CONSIGNE A:
Recopiez les enregistrements depuis leur début jusqu'à la ligne contenant « 16969 millimetres » incluse, en remplaçant « optical calibration results » par « camera calibration values » et sans rien changer d'autre. Omettez les images dans votre réponse.

EXTRAIT CHOISI:
-=-=-=-=-
Rudolf Hoess – Le commandante d’Auschwitz parle

Ce livre a été écrit en prison, en 1947, pour servir de témoignage lors de son procès, sur conseil de ses avocats.

Ce témoignage avait comme but premier de relativiser sa culpabilité. Si la plupart du contenu est exact, certaines parties sont adoucies ou inexactes – des précisions qui ne pouvaient être confirmées que plusieurs années après. C’est, donc, à prendre avec précautions.

Il raconte son enfance, sa participation dans la Grande Guerre et son passage en prison entre 1924 et 1928, où il démontre connaître le mode de vie des prisonniers dans une prison normale. Et il se présente comme un humaniste, concerné par le bien être des prisonniers.

A Dachau, il souffre l’influence de son supérieur hiérarchique, Theodor Eicke. Il dit ne pas partager ses méthodes brutales et même avoir envie de quitter les SS.

Dans le camp d’Auschwitz, il dit s’être occupé surtout des travaux d’agrandissement du camp et avoir laissé la gestion des prisonniers à ses collaborateurs qu’il considère des incapables.

Il se dit travailler beaucoup, très impliqué dans ses tâches et obéir rigoureusement les ordres de Himmler.

S’il démontre bien connaître les méthodes de gazage, il ne reconnaît pas sa participation dans ce choix de méthode de mise à mort. Dans la dernière partie du livre il décrit avec précision chronométrique le processus de mise à mort par gazage.
-=-=-=-=-
DONNÉES DE L'EXERCICE:
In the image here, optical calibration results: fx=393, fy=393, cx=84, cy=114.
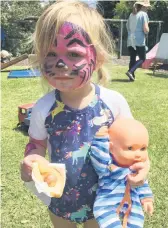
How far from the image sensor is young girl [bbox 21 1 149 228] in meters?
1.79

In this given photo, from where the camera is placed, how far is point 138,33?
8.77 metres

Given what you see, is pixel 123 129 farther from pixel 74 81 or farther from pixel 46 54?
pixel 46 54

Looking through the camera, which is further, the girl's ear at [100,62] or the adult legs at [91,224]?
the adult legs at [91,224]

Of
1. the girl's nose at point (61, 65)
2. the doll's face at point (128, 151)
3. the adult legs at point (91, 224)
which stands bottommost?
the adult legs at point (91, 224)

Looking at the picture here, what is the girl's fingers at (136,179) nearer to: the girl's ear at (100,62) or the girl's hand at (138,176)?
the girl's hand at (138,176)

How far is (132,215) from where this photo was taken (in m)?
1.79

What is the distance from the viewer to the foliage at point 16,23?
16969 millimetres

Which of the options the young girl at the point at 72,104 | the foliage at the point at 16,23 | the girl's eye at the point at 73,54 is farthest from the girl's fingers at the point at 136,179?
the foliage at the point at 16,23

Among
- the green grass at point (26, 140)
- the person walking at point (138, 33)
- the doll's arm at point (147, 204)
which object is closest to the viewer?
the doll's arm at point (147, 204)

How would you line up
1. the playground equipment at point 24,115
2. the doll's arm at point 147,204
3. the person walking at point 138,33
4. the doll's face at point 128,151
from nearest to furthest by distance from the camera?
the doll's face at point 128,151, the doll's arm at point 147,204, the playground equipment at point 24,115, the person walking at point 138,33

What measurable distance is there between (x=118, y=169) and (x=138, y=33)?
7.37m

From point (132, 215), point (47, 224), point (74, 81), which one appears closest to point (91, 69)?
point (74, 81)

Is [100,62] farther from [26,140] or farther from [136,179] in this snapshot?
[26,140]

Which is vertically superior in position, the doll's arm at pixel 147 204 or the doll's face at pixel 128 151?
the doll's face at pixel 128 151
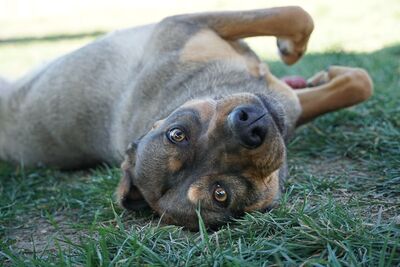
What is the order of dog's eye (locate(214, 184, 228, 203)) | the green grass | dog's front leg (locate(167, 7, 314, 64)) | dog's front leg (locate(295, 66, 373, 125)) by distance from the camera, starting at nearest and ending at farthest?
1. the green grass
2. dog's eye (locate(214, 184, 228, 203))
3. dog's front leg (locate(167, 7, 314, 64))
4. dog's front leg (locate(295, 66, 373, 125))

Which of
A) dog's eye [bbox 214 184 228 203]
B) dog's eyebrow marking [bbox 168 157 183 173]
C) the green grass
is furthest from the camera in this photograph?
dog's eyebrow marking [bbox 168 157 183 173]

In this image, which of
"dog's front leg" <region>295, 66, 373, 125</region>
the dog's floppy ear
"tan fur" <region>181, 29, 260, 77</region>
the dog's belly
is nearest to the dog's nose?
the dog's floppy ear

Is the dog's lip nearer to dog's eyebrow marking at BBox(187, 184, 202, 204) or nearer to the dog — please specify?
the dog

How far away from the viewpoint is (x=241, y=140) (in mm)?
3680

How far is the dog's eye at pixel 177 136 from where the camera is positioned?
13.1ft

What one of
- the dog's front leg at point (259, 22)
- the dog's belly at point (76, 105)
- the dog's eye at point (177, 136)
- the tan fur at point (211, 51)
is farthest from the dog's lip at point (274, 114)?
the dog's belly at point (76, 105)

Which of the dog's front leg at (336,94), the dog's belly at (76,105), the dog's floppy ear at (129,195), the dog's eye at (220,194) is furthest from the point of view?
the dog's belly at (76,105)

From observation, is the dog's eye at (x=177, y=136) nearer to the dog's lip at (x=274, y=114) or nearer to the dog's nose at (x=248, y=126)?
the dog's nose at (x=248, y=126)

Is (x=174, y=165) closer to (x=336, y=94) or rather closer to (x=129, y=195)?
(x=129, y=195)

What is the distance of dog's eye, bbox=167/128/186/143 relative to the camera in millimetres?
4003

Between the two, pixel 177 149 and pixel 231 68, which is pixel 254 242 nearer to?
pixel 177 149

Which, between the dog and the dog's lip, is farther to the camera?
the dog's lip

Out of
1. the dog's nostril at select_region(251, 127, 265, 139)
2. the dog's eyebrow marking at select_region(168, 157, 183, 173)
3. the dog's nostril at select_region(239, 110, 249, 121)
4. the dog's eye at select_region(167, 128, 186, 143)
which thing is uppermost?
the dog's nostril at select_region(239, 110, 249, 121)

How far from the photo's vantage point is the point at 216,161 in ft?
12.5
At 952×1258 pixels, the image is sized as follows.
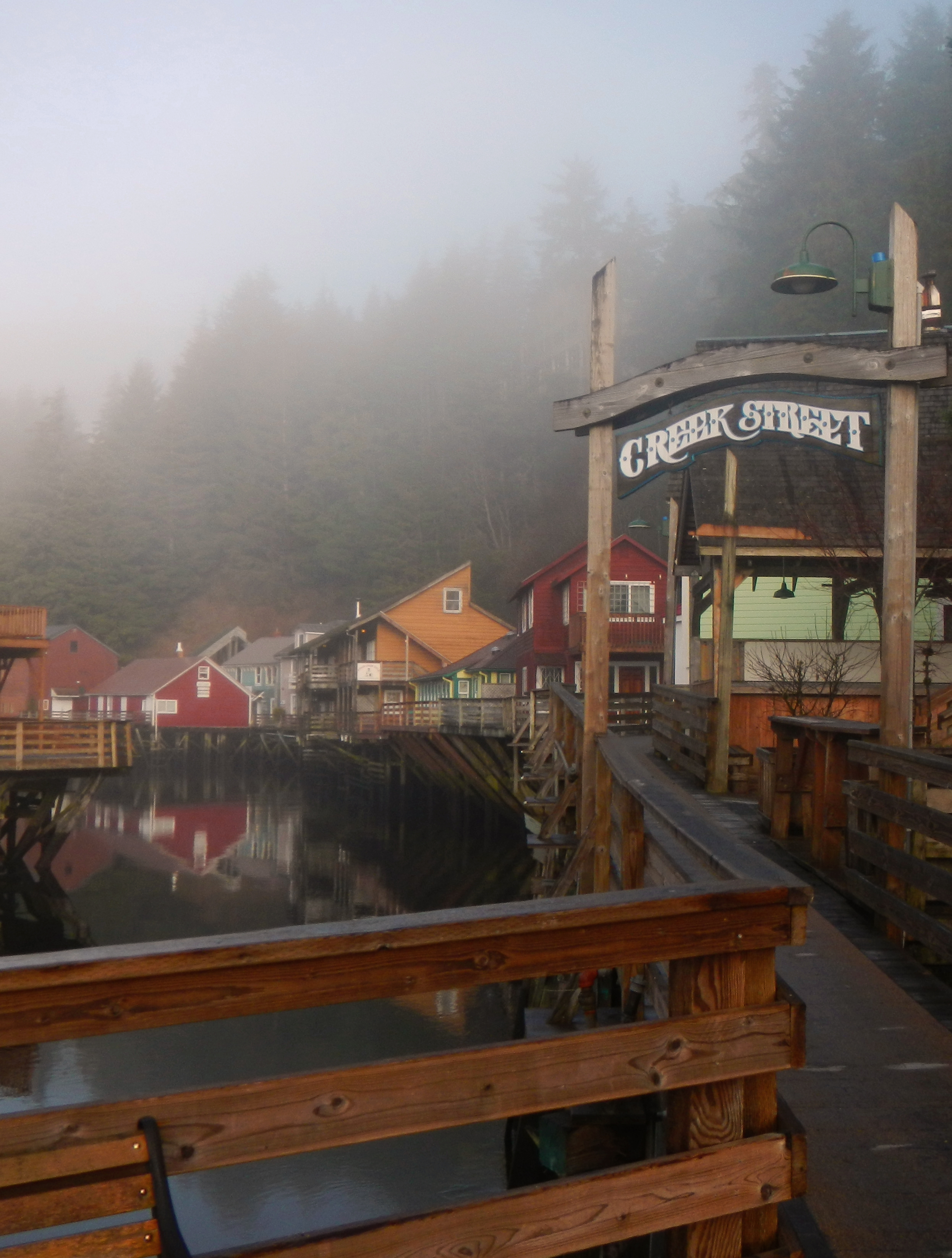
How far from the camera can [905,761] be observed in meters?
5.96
-=-=-=-=-
CONSIGNE B:
D'après l'extrait choisi, qui était le supérieur hiérarchique de Hoess à Dachau ?

RÉPONSE RÉDIGÉE A:
In the image here, camera calibration values: fx=393, fy=393, cx=84, cy=114.
How far from the image sensor is young girl [bbox 21 1 149 228] in meters?
1.79

In this given photo, from where the camera is placed, how far is point 138,33?
8.77 metres

Given what you see, is pixel 123 129 farther from pixel 74 81 or farther from pixel 46 54?
pixel 46 54

Looking through the camera, which is further, the girl's ear at [100,62] or the adult legs at [91,224]?
the adult legs at [91,224]

Of
1. the girl's nose at point (61, 65)
2. the doll's face at point (128, 151)
3. the adult legs at point (91, 224)
which stands bottommost?
the adult legs at point (91, 224)

Looking at the picture here, what is the girl's fingers at (136,179) nearer to: the girl's ear at (100,62) or the girl's hand at (138,176)?
the girl's hand at (138,176)

How far is (132,215) from where this photo was taken (in m)?
1.79

What is the distance from the viewer to the foliage at point 16,23?
16969 millimetres

RÉPONSE RÉDIGÉE B:
Theodor Eicke.